# SET PROBLEM A
According to the dollar-pack passage, why did the writer's two earlier encounters with dollar packs suggest that drafting them would be a bad idea?

# TEXT SEGMENT
I confess that until recently my experience with dollar packs was very limited. I’ve known about them for years, but never actually seen a pack for sale, let alone purchased one. One guy in my playgroup used them for an ante-league (the ultimate cheap out) and another brought some once for pack wars. Neither experience suggested it would be a good idea to draft them as the ante league deck had a number of non-english cards, while the pack wars duel was almost entirely commons from standard-legal sets. However, when I saw that the Wizard’s Tower had repackaged some of their bulk cards into dollar packs, it seemed likely that these issues would be resolved and that the dollar-pack draft might work. I put the idea out to my playgroup and was able to drum up enough interest for a 12-player, 4-round, 4-pack draft.

# SET PROBLEM B
In the entries, swap "furthest" for "farthest" in the part that opens with the line containing "Beginning with nearest" and closes with the line containing "3. the bird's tail at point (698, 506)". Return only those lines, with everything else left as it is.

# PROVIDED INFORMATION
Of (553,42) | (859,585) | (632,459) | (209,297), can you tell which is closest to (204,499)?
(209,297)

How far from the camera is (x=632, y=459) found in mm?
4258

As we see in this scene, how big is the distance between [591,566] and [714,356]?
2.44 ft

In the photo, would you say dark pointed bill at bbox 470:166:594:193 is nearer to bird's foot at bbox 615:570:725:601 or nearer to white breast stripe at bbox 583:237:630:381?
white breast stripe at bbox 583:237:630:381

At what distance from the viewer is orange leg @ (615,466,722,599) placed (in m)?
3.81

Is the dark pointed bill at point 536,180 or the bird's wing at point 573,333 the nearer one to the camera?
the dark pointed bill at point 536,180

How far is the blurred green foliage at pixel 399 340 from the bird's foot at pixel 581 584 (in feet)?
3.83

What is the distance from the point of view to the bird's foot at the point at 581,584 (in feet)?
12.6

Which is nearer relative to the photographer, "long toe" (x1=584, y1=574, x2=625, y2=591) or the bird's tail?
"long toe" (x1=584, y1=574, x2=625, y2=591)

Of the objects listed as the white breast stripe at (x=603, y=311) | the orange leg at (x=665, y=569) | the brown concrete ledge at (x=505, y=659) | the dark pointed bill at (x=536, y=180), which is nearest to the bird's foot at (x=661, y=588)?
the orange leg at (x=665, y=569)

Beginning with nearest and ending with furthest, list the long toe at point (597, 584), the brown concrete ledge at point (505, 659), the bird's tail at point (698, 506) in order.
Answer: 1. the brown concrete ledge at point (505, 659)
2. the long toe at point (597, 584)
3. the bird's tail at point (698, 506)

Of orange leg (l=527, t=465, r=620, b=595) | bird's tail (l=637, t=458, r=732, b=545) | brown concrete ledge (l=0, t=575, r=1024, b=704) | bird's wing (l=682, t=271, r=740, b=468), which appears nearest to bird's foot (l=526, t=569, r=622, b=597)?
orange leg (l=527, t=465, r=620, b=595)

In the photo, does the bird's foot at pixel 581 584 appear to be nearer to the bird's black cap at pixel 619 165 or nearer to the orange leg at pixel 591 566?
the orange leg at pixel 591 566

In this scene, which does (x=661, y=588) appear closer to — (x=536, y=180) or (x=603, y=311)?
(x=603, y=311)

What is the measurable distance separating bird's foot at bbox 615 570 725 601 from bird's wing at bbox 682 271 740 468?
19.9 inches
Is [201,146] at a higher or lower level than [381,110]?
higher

# EXPECTED OUTPUT A
The ante-league deck had a number of non-English cards. The pack-wars duel was almost entirely commons from standard-legal sets.

# EXPECTED OUTPUT B
Beginning with nearest and ending with farthest, list the long toe at point (597, 584), the brown concrete ledge at point (505, 659), the bird's tail at point (698, 506) in order.
Answer: 1. the brown concrete ledge at point (505, 659)
2. the long toe at point (597, 584)
3. the bird's tail at point (698, 506)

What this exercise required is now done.